## Exercise instructions
Reproduce all of the lines below word for word, omitting the pictures from your answer.

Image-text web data
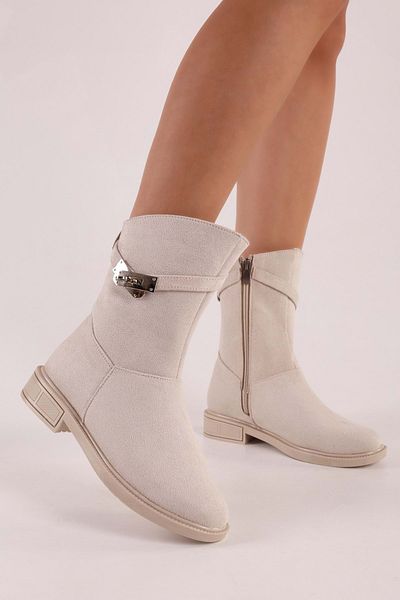 Shoeberry Damen-Stiefel Mayslie aus beigem Wildleder mit Schnalle und flachem Absatz Beiges Wildleder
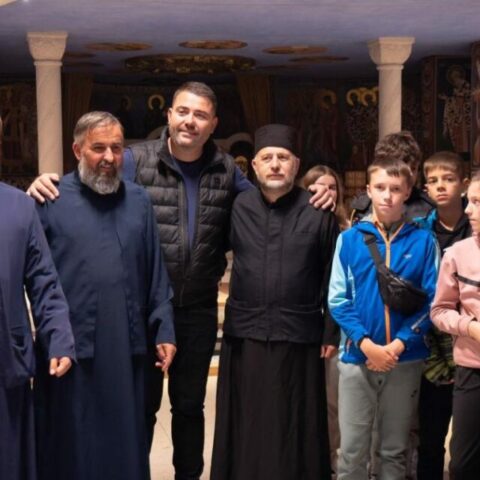 Дјеца са Косова и Метохије посјетила подгорички Саборни храм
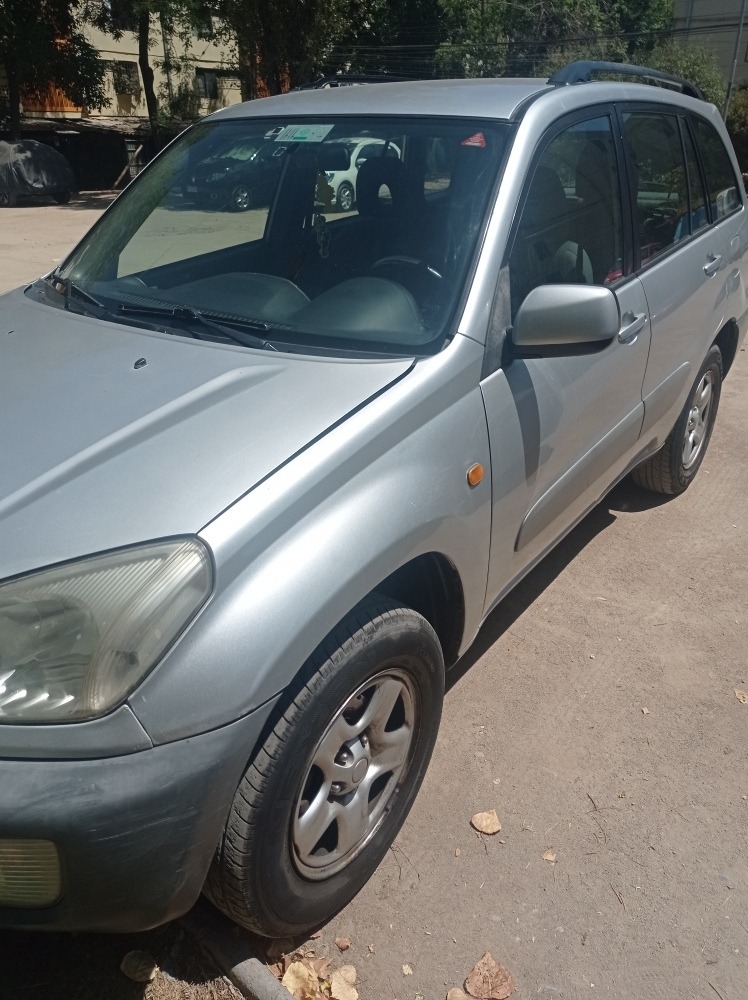 Toyota Rav4 ,full Rav4 Advantage 2.0 ,4*4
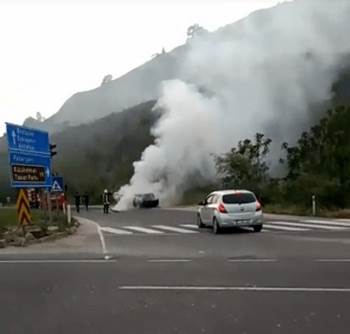 Bir Anda Alevler Yükseldi
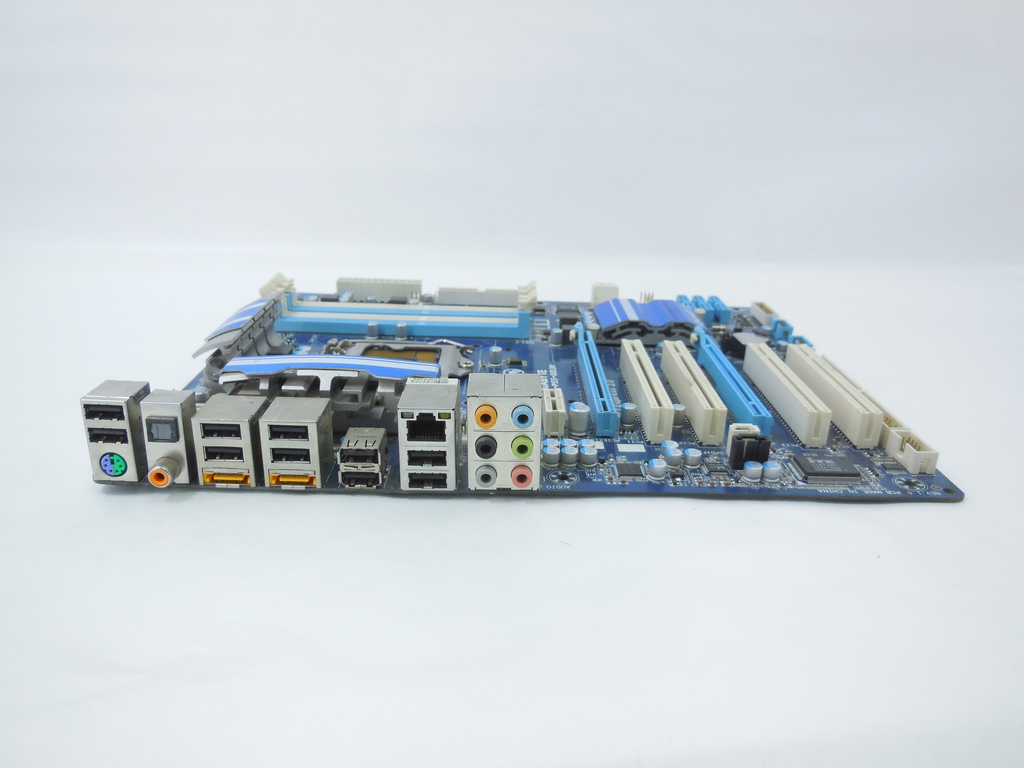 Материнская плата LGA 1156 Gigabyte GA-P55-UD3R - Pic n 306346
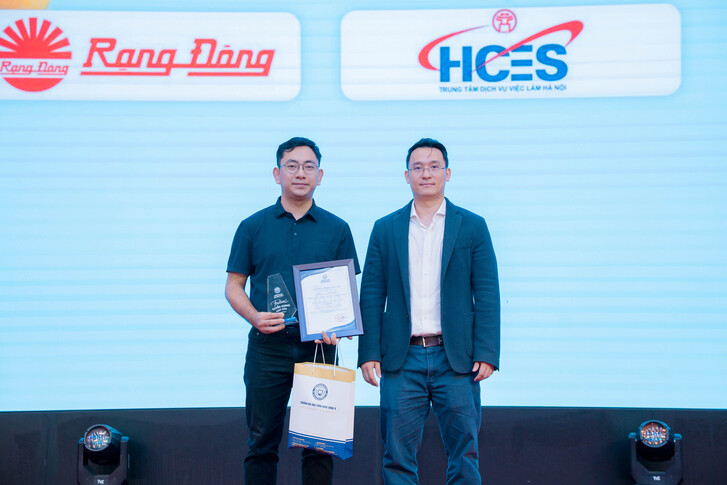 FESTIVAL TUYỂN DỤNG EAUT 2026: CẦU NỐI VỮNG CHẮC GIỮA NHÀ TRƯỜNG VÀ DOANH NGHIỆP, MỞ RA HÀNG TRĂM CƠ HỘI VIỆC LÀM CHO SINH VIÊN 5 A7R00451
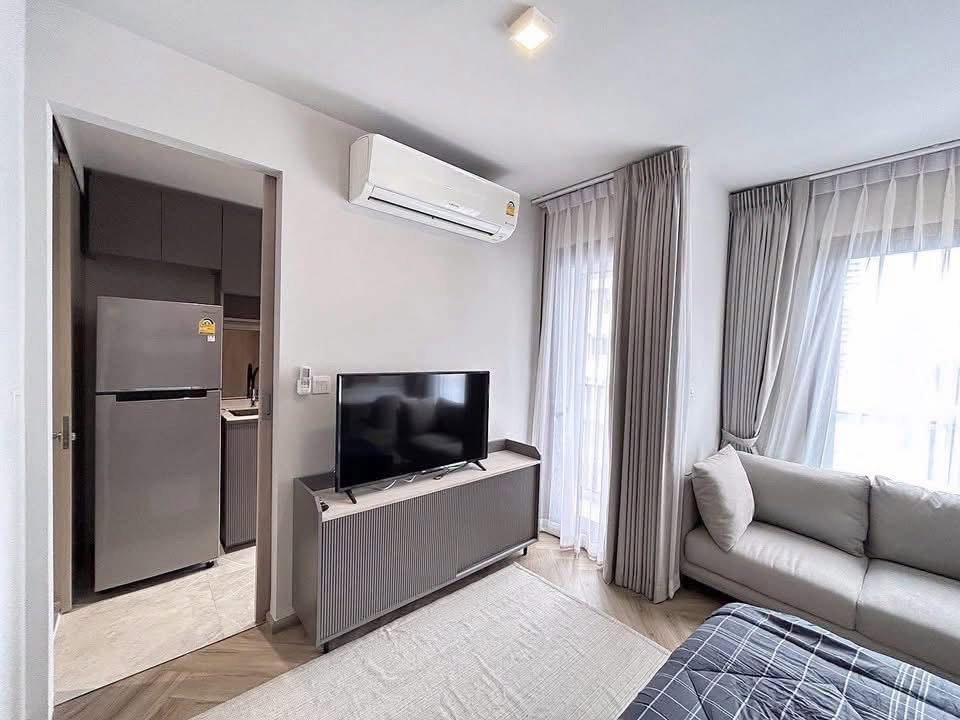 picture For Rent: Chapter Thonglor, 29 sq.m., 1 Bedroom, 6th Floor, Building A, Separate Enclosed Kitchen, Built-in Furniture - 8/10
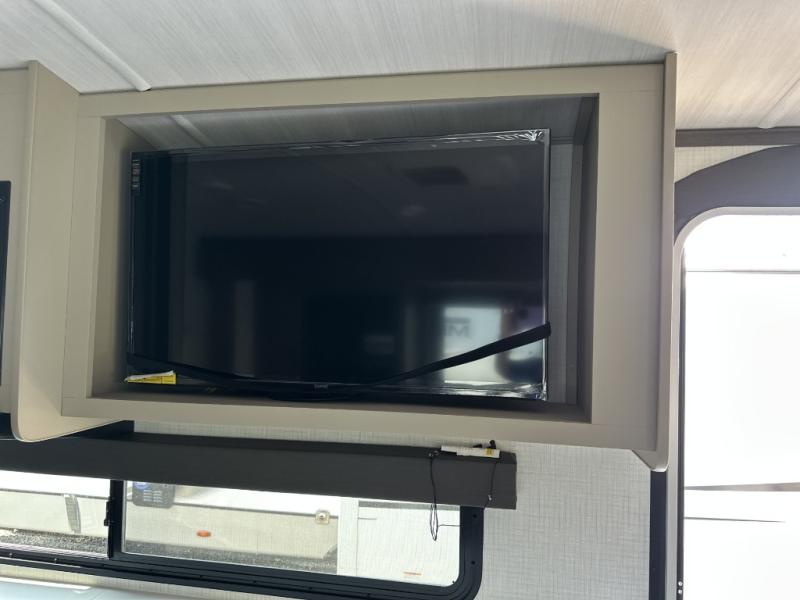 2026 Keystone Cougar Half-Ton (Travel Trailer) 25R, $ 44,998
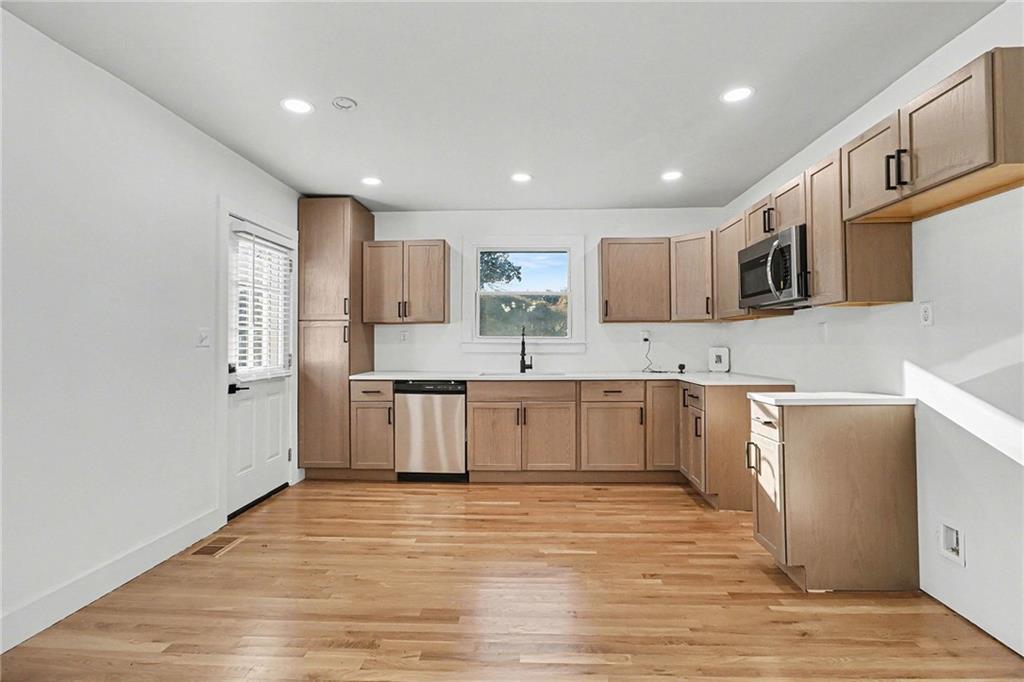 2213 Sharon Way Decatur, GA 30032 - Photo 19 of 40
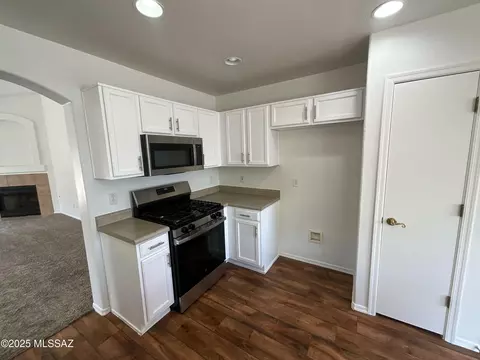 Kitchen - 8758 E Mountain Spring Dr, Tucson, AZ 85747 photo 2 of 3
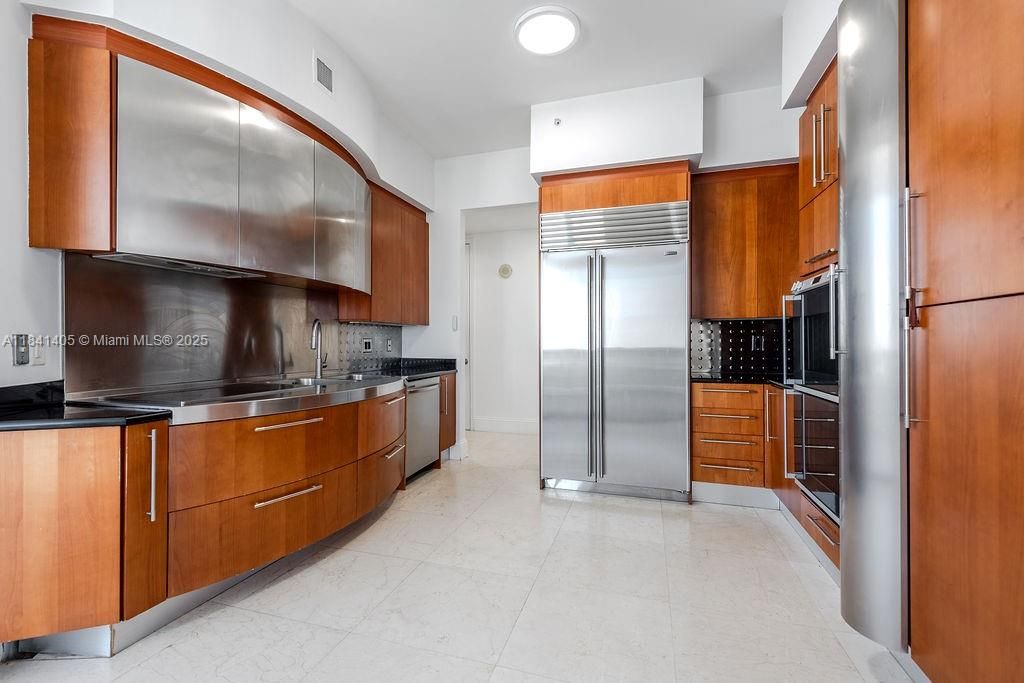 Vendido Recientemente: $2,300,000 (3 camas, 3 baños, 2143 Pies cuadrados)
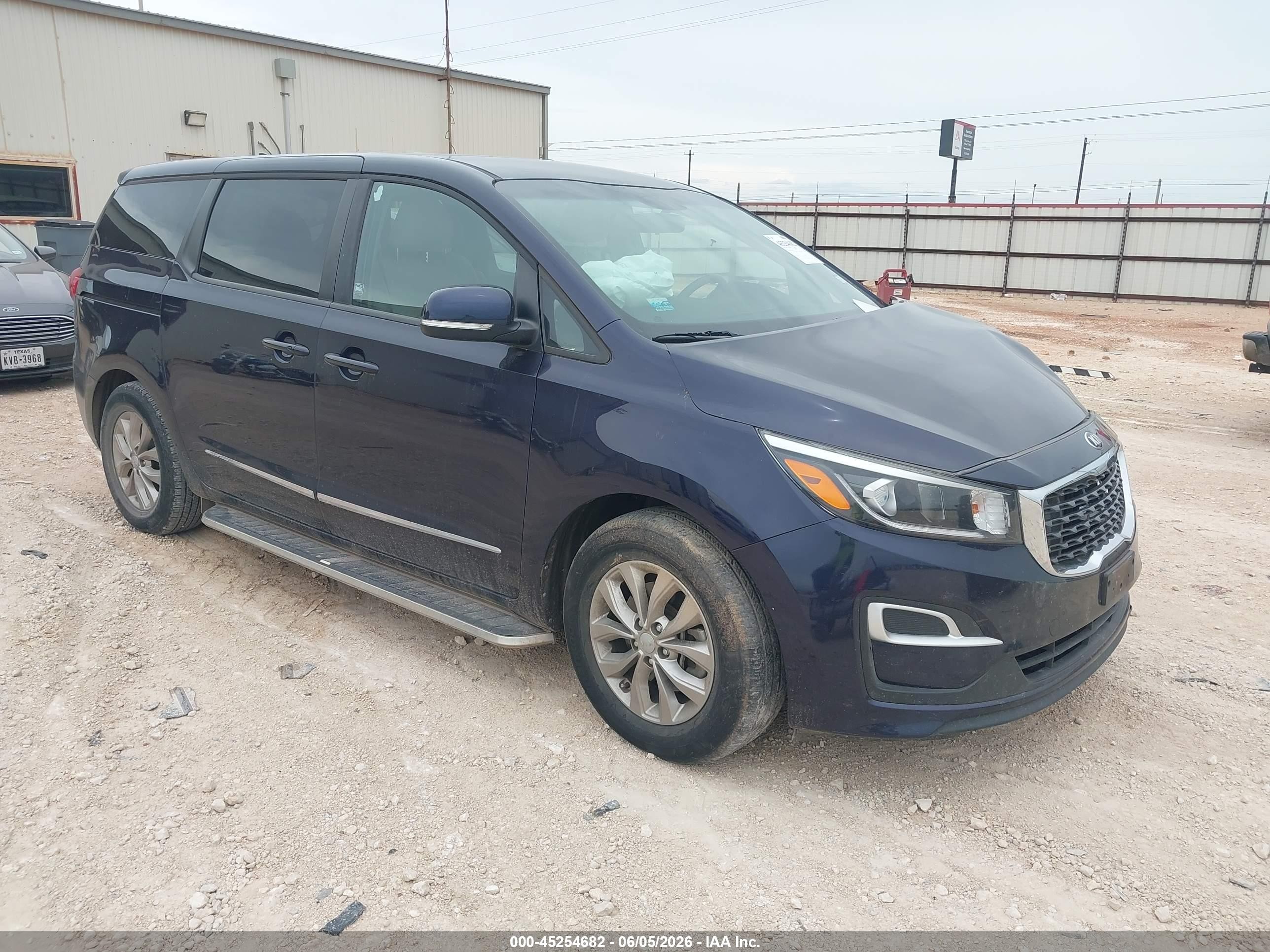 2021 Kia Sedona LX, VIN KNDMB5C16M6673777 — Перед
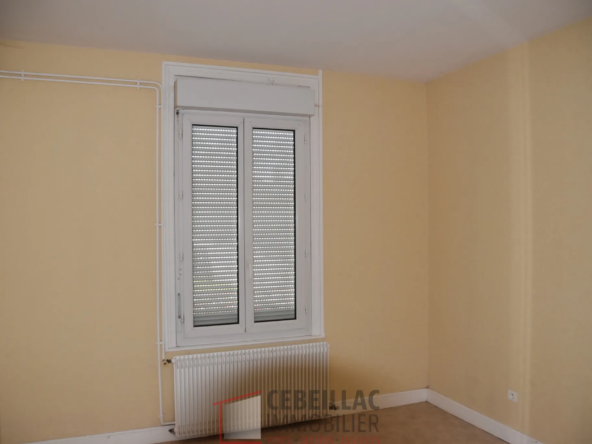 Maison à vendre à Arlanc avec deux appartements et garage 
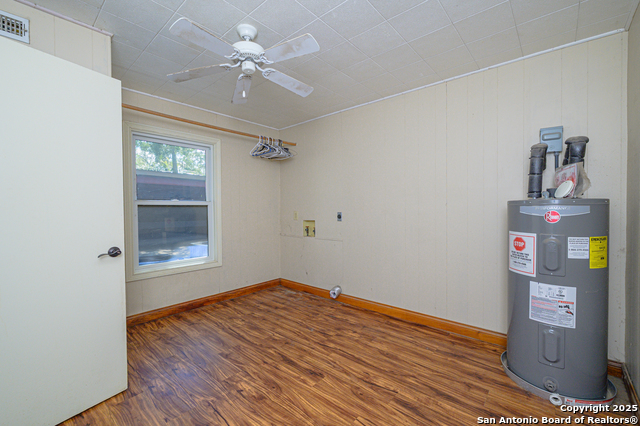 Listing photo id 20 for 706 Inez E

## Written solution
 Shoeberry Damen-Stiefel Mayslie aus beigem Wildleder mit Schnalle und flachem Absatz Beiges Wildleder
 Дјеца са Косова и Метохије посјетила подгорички Саборни храм
 Toyota Rav4 ,full Rav4 Advantage 2.0 ,4*4
 Bir Anda Alevler Yükseldi
 Материнская плата LGA 1156 Gigabyte GA-P55-UD3R - Pic n 306346
 FESTIVAL TUYỂN DỤNG EAUT 2026: CẦU NỐI VỮNG CHẮC GIỮA NHÀ TRƯỜNG VÀ DOANH NGHIỆP, MỞ RA HÀNG TRĂM CƠ HỘI VIỆC LÀM CHO SINH VIÊN 5 A7R00451
 picture For Rent: Chapter Thonglor, 29 sq.m., 1 Bedroom, 6th Floor, Building A, Separate Enclosed Kitchen, Built-in Furniture - 8/10
 2026 Keystone Cougar Half-Ton (Travel Trailer) 25R, $ 44,998
 2213 Sharon Way Decatur, GA 30032 - Photo 19 of 40
 Kitchen - 8758 E Mountain Spring Dr, Tucson, AZ 85747 photo 2 of 3
 Vendido Recientemente: $2,300,000 (3 camas, 3 baños, 2143 Pies cuadrados)
 2021 Kia Sedona LX, VIN KNDMB5C16M6673777 — Перед
 Maison à vendre à Arlanc avec deux appartements et garage 
 Listing photo id 20 for 706 Inez E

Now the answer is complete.